■ **TEXT PASSAGE**
● ● ● ● ●
My grandfather practiced optometry for 50 years, and, during his lifetime, he saw the commercialization of contact lenses. Many of us can recall the days when fees for services in the contact lens world didn’t exist. Instead, eyecare practitioners were making their money from the sale of the contact lenses themselves.
With the internet providing access to new companies that offer low-priced contact lenses, not to mention patients’ proximity to local brick and mortar discount retail stores, many practitioners may be losing money. If you consider contact lenses to be a loss leader in your practice, you and your patients are missing an incredible opportunity.
A loss leader is something that you sell to consumers in an effort to attract them to your practice.
A loss leader is a product or service that you sell to consumers in an effort to attract them to your practice. Perhaps you do not market your contact lens services, but you provide them because you know that your patients will want them.
Practices that present contact lenses as a loss leader often care little about their profit in the contact lens arena. From my personal experience, these practitioners may have cared at one time, but have come to the conclusion that there is no money to be made in contact lenses. Seeing contact lenses as a loss leader has two major symptoms: 1) I cannot compete on price with other outlets on the contact lenses themselves; and 2) My patients will not pay me for professional fees related to my contact lens services.
● ● ● ● ●
Entries taken from a collection:
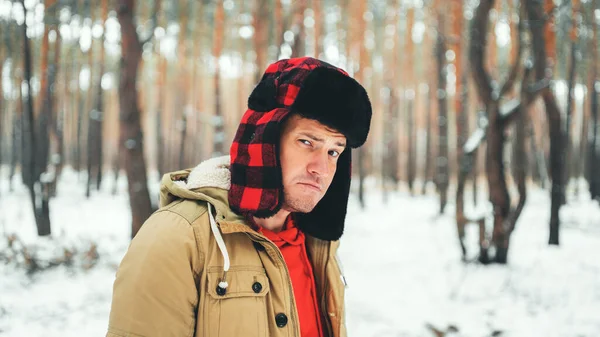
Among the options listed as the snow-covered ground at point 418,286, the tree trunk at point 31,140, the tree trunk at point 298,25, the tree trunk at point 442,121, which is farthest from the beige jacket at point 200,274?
the tree trunk at point 442,121

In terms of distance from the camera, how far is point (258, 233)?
128 cm

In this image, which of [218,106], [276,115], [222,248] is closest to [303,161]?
[276,115]

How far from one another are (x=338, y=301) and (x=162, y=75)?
1689cm

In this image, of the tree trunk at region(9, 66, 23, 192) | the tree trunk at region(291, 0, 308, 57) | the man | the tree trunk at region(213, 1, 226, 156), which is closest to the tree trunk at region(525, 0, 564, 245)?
the tree trunk at region(291, 0, 308, 57)

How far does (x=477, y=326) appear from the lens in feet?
13.8

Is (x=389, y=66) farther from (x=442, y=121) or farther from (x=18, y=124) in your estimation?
(x=18, y=124)

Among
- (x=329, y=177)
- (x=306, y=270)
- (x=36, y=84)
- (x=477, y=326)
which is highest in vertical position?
(x=36, y=84)

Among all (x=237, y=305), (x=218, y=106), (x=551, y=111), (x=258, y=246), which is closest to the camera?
(x=237, y=305)

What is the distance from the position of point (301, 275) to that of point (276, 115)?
0.62 meters

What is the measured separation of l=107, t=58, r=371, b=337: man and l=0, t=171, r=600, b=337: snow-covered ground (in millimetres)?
2808

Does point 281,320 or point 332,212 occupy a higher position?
point 332,212

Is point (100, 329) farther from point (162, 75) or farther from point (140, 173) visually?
point (162, 75)

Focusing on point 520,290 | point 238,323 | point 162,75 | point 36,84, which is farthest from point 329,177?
● ● ● ● ●
■ **PROMPT 1**
Put this sentence from the contact lens passage into Spanish: "A loss leader is something that you sell to consumers in an effort to attract them to your practice."
■ **PROMPT 2**
Extend the contact lens passage from the point where it stops.

■ **WRITTEN ANSWER 1**
Un producto gancho es algo que se vende a los consumidores con el fin de atraerlos a su consulta.

■ **WRITTEN ANSWER 2**
Can You Compete?
In the digital age, your services to your patients through the sale of contact lenses will rarely compete box price to box price. If your lenses are $5 to $10 a box more than what a patient can find on a search engine, you will find that an increasing percentage of patients will gravitate toward a less expensive option. As such, we have lowered our prices and present the cost of lenses after patients’ insurance and manufacturers’ rebates are applied.
But our initial price per box needed to be competitive with what patients would find in other places. We realized that the total profit of keeping 100% of the contact lens sales in our office at a marginal profit per encounter was far higher compared to a larger profit from a smaller percentage of our patients. Working with our distributor to set up online shopping, subscription services, and rebate programs has been the greatest asset to our contact lens practice.
Fees for Service
This is a service-based profession, and contact lenses carry an increasingly important service aspect. Our patients constantly need to be warned about the risks of lens wear and monitored for proper fit and vision. This is a service, and services carry a price. In my grandfather’s day, that price was paid through the sale of the lenses; in our day, that price is paid through a service fee.
Our fees have continued to increase over the years to keep up with inflation and the expertise that they carry. Our patients ask about them, but rarely complain once they realize the reason for the additional fee.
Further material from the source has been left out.